Era previsível. Depois das restrições à imigração e ao acesso à nacionalidade, vêm os ataques às ameaças fantasma do multiculturalismo e da burqa. A cartilha foi testada com sucesso noutros países europeus e os nossos decisores políticos não querem ficar atrás. Afinal, se o Tribunal Europeu dos Direitos Humanos (TEDH) até concordou com a proibição da burqa e do niqab nos espaços públicos franceses, porque não fazer o mesmo por aqui e mostrar quem manda e como somos valentes a defender os “nossos valores”? Felizmente, o Tribunal Constitucional (TC) português terá uma palavra a dizer sobre a matéria.

Na decisão S.A.S. contra França, de 2014, o TEDH concluiu que a restrição imposta pela lei francesa à ocultação do rosto nos espaços públicos se justificava em nome da preservação das condições de vida em comum e não era desproporcionada, já que decorria de uma decisão política sobre o modelo de sociedade pretendido pelos franceses, domínio em que as autoridades nacionais dispõem de uma ampla margem de apreciação (§§ 153-159).

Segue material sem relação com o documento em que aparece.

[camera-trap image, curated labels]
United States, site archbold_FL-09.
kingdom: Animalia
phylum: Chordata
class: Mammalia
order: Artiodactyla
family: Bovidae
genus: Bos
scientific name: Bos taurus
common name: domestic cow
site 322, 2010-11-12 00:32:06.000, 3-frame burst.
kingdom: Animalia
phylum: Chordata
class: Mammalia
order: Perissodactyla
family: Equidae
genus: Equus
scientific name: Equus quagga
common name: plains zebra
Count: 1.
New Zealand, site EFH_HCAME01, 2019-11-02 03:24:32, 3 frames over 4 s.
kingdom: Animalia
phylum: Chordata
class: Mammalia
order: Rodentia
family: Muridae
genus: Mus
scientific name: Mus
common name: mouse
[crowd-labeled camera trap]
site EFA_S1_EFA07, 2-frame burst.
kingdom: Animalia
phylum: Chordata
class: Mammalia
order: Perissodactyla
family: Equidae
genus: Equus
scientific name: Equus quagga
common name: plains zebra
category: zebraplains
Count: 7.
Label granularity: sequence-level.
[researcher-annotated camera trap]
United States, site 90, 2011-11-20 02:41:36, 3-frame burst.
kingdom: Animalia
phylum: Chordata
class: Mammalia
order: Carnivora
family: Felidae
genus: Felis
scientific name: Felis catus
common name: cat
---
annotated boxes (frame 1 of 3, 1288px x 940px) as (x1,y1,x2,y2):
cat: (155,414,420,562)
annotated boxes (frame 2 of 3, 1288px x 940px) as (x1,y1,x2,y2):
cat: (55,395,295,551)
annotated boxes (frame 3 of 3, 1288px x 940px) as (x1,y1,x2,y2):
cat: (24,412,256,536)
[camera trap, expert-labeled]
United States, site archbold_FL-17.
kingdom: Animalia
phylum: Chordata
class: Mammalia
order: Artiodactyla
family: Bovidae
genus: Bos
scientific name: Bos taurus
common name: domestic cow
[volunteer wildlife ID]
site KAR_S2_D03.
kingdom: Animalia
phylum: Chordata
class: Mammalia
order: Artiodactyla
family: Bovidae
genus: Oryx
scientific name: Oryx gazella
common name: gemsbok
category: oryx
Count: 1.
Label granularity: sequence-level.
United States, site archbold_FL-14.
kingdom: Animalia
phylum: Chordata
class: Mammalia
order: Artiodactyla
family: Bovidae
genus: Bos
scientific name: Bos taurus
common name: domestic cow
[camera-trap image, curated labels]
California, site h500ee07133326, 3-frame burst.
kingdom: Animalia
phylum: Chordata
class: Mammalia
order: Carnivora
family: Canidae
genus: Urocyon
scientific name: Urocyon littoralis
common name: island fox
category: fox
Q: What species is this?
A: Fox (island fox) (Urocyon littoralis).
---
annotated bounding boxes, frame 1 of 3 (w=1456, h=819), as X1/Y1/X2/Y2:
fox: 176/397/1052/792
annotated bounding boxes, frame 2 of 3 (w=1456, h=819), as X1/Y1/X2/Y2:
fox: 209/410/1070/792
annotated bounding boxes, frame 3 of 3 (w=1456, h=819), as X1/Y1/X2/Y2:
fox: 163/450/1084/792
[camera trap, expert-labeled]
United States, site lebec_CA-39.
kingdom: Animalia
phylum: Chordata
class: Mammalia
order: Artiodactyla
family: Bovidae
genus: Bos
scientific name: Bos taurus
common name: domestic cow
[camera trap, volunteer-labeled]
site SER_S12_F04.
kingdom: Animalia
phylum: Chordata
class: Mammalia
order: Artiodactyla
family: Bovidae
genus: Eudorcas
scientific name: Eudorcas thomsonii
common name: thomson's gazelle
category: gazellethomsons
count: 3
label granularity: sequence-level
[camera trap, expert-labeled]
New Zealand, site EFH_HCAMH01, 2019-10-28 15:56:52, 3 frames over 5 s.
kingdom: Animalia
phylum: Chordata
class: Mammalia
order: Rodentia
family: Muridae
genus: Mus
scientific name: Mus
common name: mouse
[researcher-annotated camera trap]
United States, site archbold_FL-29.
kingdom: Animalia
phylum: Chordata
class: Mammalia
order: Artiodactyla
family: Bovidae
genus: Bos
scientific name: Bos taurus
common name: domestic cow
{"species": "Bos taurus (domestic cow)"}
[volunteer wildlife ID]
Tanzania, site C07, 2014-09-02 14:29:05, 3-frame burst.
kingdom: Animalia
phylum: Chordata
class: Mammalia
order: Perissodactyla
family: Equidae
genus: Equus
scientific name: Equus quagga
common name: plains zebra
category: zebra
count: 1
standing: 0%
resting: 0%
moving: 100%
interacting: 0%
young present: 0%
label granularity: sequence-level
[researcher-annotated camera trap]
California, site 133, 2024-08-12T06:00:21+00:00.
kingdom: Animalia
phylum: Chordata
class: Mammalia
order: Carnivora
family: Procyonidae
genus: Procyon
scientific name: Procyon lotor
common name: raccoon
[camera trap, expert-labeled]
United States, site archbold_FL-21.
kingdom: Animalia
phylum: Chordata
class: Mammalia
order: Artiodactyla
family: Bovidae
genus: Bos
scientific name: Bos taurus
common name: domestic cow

Como tem feito sempre que os assuntos são sensíveis, o TEDH escusou-se a censurar as opções dos decisores nacionais a pretexto de que estes estão em melhor posição para avaliar as necessidades de regulação no terreno (§ 129). Não deixou, em todo o caso, de rejeitar abertamente os argumentos aduzidos pelo governo francês a respeito da promoção da igualdade de género e da salvaguarda da segurança pública (§§ 118 e 139). Fica a nota.

Vale a pena também recordar que esta não foi a única pronúncia de organismos internacionais de supervisão sobre o assunto. Em 2018, o Comité dos Direitos Humanos das Nações Unidas chegou a uma conclusão completamente diferente da do TEDH quando se pronunciou sobre duas queixas de mulheres muçulmanas contra o Estado francês. Segundo o Comité, a proibição genérica da ocultação do rosto em espaços públicos e a sua aplicação às autoras das queixas violara os direitos destas à liberdade de religião e à proteção contra tratamentos discriminatórios fundados na religião e no sexo, em desrespeito pelo disposto nos artigos 18.º e 26.º do Pacto Internacional sobre os Direitos Civis e Políticos (§§ 8.15-9/7.15-8). Um tratado de que Portugal também é Parte.

O TC português nunca foi chamado a pronunciar-se sobre restrições ao uso de símbolos religiosos, mas tem uma jurisprudência notável em matéria de liberdade de religião que nos permite confiar que as restrições agora em discussão no Parlamento não passarão o crivo de constitucionalidade, por violarem a liberdade de religião consagrada no artigo 41.º da Constituição da República Portuguesa (CRP), tomado isoladamente ou em conjugação com o princípio da igualdade do artigo 13.º.


O ascendente do TEDH pesará pouco, se o Tribunal Constitucional mantiver – como esperamos que mantenha – a leitura adotada no acórdão n.º 544/2014 quanto ao nível de proteção mais elevado. Nesse acórdão, em que estava em causa a dispensa de trabalho por motivo religioso, o TC entendeu que a jurisprudência do TEDH ao abrigo do artigo 9.º da Convenção Europeia dos Direitos Humanos deixava muito a desejar quando o assunto era a proteção da liberdade de religião dos trabalhadores e que, naquele caso, o nível de proteção mais elevado era o oferecido pelo artigo 41.º da CRP, atenta a “dimensão positiva” reconhecida à liberdade de religião na jurisprudência constitucional portuguesa.

Esperamos que o TC mantenha esta linha de raciocínio e se distancie da jurisprudência do TEDH, cuja deferência perante a margem de apreciação dos Estados tem sido muito criticada. É o que nos parece mais consentâneo com os nossos valores de igualdade e não discriminação, pluralismo de expressão e respeito pela dignidade da pessoa humana.